Zac Goldsmith triggers the Richmond Park By-Election

Zac Goldsmith, the Conservative MP for Richmond Park and recent candidate for the office of London Mayor, has resigned his seat following the approved third runway at Heathrow Airport. He intends to stand in the subsequent by-election as an independent. The Prime Minister has decided to not field a Conservative candidate against him.

Liberal Democrat Prospects

The electoral history of Richmond Park (which I will outline below) indicates that the two frontrunners in this by-election will be Zac Goldsmith and the Liberal Democrat candidate (unless they too stand aside).

Does the Witney by-election indicate a Liberal Democrat win?

In the recent Witney by-election the Liberal Democrats achieved a 19.3% swing against the Conservatives. For them to win Richmond Park, they need a 19.5% swing. So a win is certainly within reach.

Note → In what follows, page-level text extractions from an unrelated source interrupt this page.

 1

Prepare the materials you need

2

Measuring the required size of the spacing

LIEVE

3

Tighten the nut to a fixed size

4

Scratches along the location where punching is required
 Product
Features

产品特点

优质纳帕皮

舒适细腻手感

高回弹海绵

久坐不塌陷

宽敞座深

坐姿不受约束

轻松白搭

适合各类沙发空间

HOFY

From a Liberal Democrat perspective this by-election could not be in a better constituency. Here is why:

1. Richmond Park has been a Liberal Democrat seat before.
2. Richmond-upon-Thames voted to remain in the European Union 69% to 31%. Since Zac Goldsmith supported a leave vote, the Liberal Democrats have a golden opportunity to attract these voters to their cause.

(But of course, by-elections often produce unpredictable results so at this stage it is all to play for.)

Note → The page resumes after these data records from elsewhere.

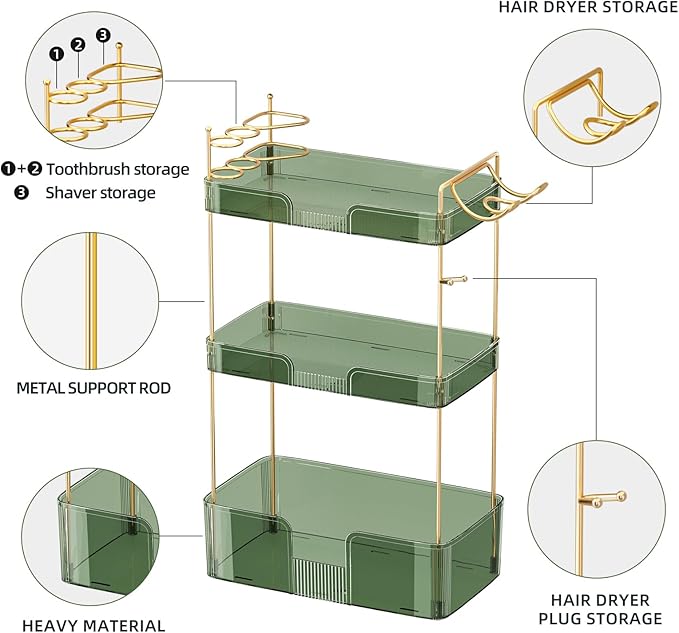 HAIR DRYER STORAGE

❶ ❷ ❸

❶+❷ Toothbrush storage
❸ Shaver storage

METAL SUPPORT ROD

HEAVY MATERIAL

HAIR DRYER PLUG STORAGE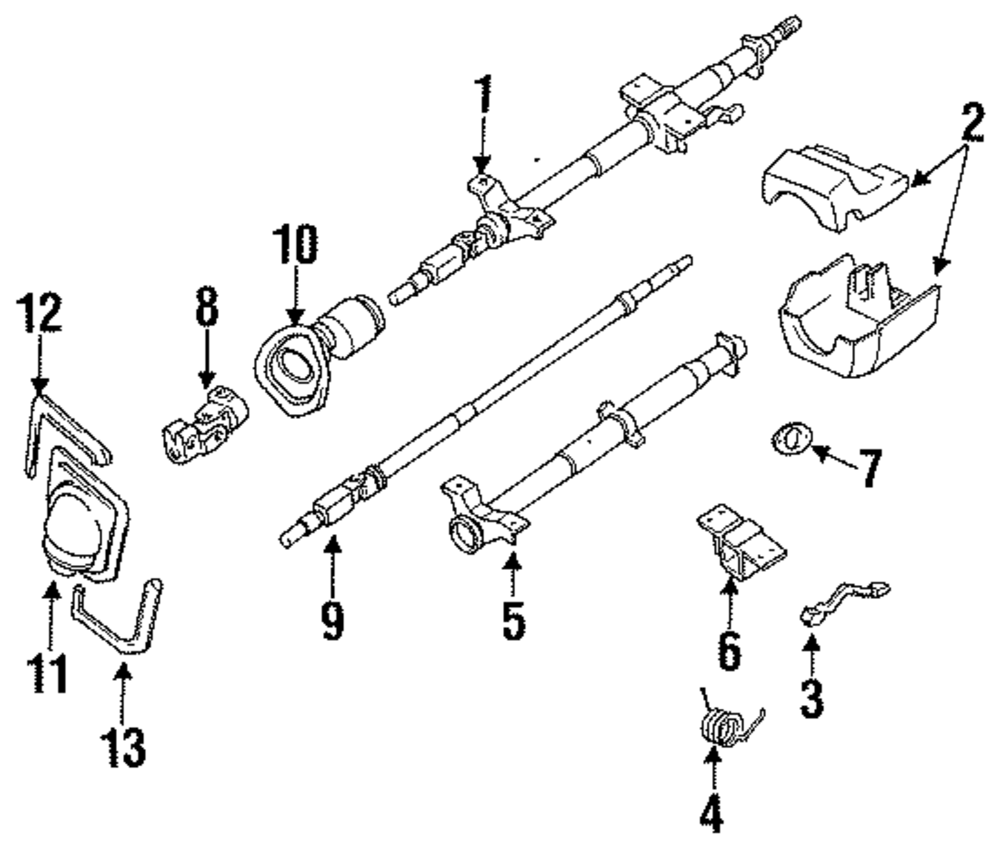 1
2
10
12
8
7
9
5
6
3
11
13
4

Richmond Park Electoral History

Before 1997

Richmond Park was created from the constituencies of "Richmond and Barnes" and "Kingston upon Thames". Both of these seats were held by Conservatives, although they both had a substantial Liberal vote. When Richmond and Barnes was created in 1983, the Liberals were only 74 votes behind the Conservatives. They fell back in 1987 and again in 1992.

After 1997

In 1997, Richmond Park was fought for the first time. Like many other Conservative-Liberal Democrat marginals in 1997, the Liberal Democrats benefited greatly from tactical voting which allowed them to defeat the Conservatives. They increased their majority in 2001, but it decreased slightly in 2005. The Conservatives gained the seat in 2010 when the Liberal Democrat share of the vote fell back slightly and the Conservative vote surged. In 2015, there was a 16% swing from the Liberal Democrats to the Conservatives who currently have a 23,000 majority.